REQUISITOS>
1 > En el texto sobre la simpatía, ¿por qué medios se reconoce al principio una afección infundida por simpatía?
2 > Reproduce sin cambios el fragmento del texto sobre la simpatía que va de "Este tipo de" a "3.3.2.2, SB 592).".
3 > Prosigue el texto sobre la simpatía a partir de su última oración.

Cuando se infunde por simpatía una cierta afección, al principio es reconocida solamente por sus efectos y signos externos, presentes en el gesto y la conversación, y que dan una idea de esa pasión. Esta idea se convierte entonces en una impresión, adquiriendo de este modo tal grado de fuerza y vivacidad que llega a convertirse en pasión, produciendo así una emoción idéntica a la de una afección original. Ahora bien, por instantáneo que pueda ser este cambio de la idea en impresión, está originado por ciertas concepciones y reflexiones que no escaparán al análisis riguroso del filósofo, aun cuando pueda haber sido esa misma persona quien haya hecho antes tales reflexiones. (T 2.1.11.3, SB 317 [496])
Este tipo de procedimiento, por otra parte, es lo que nos permite poner en práctica la simpatía propia de los seres humanos -diferente de la "natural" que compartimos con los animales-, ya que supone la posibilidad de considerar pormenorizadamente las circunstancias en las que el otro se encuentra o puede llegar a encontrarse. Para poder comprender -y no solo adoptar miméticamente- los motivos, razones y propósitos del otro, debemos hacerlo en sus propios términos y de acuerdo con sus propias concepciones de sí mismo (cf. T 3.3.2.2, SB 592).

Registros de relaciones espaciales:

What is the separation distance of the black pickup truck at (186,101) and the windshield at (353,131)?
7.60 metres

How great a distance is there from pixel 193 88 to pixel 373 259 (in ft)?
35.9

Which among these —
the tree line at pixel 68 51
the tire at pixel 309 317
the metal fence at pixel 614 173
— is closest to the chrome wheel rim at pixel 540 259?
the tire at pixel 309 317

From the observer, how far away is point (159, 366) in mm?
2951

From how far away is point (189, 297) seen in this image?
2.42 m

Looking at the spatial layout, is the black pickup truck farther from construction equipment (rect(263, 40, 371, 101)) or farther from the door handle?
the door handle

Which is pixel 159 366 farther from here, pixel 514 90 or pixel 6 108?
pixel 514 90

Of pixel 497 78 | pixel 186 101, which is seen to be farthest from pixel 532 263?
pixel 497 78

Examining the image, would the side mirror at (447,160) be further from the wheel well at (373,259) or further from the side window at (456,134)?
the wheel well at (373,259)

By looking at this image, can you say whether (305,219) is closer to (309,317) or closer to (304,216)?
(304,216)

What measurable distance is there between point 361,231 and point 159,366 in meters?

RESULTADOS POR TAREA>
1 > Solamente por sus efectos y signos externos, presentes en el gesto y la conversación.

2 >
Este tipo de procedimiento, por otra parte, es lo que nos permite poner en práctica la simpatía propia de los seres humanos -diferente de la "natural" que compartimos con los animales-, ya que supone la posibilidad de considerar pormenorizadamente las circunstancias en las que el otro se encuentra o puede llegar a encontrarse. Para poder comprender -y no solo adoptar miméticamente- los motivos, razones y propósitos del otro, debemos hacerlo en sus propios términos y de acuerdo con sus propias concepciones de sí mismo (cf. T 3.3.2.2, SB 592).

3 >
La simpatía reflexiva parece ponerse en juego sobre todo cuando las relaciones de semejanza y contigüidad son más débiles, o bien, cuando se expresan los sentimientos u opiniones disimuladamente, empleando "signos más singulares e infrecuentes" en lugar de recurrir a "signos generales y universales" para expresarlos abiertamente (T 1.3.13.14, SB 151 [273]). En ambos casos, la menor familiaridad con los signos externos y efectos mediante los cuales los demás expresan sus contenidos mentales requiere un mayor esfuerzo interpretativo de nuestra parte. Inclusive, Hume afirma que "si recorremos todo el globo o revolvemos en los anales de la historia, descubriremos toda clase de señales de simpatía o contagio de modales" (ESY - NC, 204 [201]). Esto implica que los signos externos que conducen a la simpatía no solo se leen en la expresión viva y presente del otro, sino que también pueden extraerse del testimonio histórico.5 En este caso, parece imprescindible emplear la reflexión, pues hay que reconstruir formas de vida muy diferentes o alejadas de las nuestras en el tiempo y en el espacio (Farr 1978 292, 299-301), lo que dificulta el accionar espontáneo del principio de la simpatía.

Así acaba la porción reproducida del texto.